[Dataset records]
-----

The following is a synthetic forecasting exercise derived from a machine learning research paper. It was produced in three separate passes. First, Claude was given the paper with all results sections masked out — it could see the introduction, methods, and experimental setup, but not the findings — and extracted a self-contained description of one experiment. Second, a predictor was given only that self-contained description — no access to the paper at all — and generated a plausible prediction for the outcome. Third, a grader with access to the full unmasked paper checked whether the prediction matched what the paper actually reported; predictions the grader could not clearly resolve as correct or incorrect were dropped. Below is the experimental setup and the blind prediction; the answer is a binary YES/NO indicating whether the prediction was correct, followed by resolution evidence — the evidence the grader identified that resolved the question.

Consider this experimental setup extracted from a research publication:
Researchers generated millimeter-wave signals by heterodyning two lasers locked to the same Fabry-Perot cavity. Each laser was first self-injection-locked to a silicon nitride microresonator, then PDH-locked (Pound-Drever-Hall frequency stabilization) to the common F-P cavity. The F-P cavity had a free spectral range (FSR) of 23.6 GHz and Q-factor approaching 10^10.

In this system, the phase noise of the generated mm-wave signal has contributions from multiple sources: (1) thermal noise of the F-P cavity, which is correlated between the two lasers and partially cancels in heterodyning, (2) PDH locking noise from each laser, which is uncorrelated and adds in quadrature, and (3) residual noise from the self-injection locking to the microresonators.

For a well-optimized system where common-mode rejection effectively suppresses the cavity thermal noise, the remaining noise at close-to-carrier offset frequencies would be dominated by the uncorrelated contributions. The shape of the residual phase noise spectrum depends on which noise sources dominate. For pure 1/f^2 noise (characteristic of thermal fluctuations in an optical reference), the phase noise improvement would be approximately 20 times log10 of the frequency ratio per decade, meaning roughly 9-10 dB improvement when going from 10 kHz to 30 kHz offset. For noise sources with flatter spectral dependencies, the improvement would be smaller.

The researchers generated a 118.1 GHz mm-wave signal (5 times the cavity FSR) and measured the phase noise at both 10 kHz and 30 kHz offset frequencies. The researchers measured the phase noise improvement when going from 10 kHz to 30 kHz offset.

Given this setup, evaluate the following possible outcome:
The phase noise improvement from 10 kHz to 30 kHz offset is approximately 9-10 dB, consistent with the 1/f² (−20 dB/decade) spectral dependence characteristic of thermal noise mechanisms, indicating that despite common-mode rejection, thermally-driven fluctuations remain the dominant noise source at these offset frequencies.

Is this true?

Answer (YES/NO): NO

-----

_TASK DIRECTIONS_
From the entries above, copy every line where the word "going" shows up.

_RESPONSE TO THIS TASK_
For a well-optimized system where common-mode rejection effectively suppresses the cavity thermal noise, the remaining noise at close-to-carrier offset frequencies would be dominated by the uncorrelated contributions. The shape of the residual phase noise spectrum depends on which noise sources dominate. For pure 1/f^2 noise (characteristic of thermal fluctuations in an optical reference), the phase noise improvement would be approximately 20 times log10 of the frequency ratio per decade, meaning roughly 9-10 dB improvement when going from 10 kHz to 30 kHz offset. For noise sources with flatter spectral dependencies, the improvement would be smaller.
The researchers generated a 118.1 GHz mm-wave signal (5 times the cavity FSR) and measured the phase noise at both 10 kHz and 30 kHz offset frequencies. The researchers measured the phase noise improvement when going from 10 kHz to 30 kHz offset.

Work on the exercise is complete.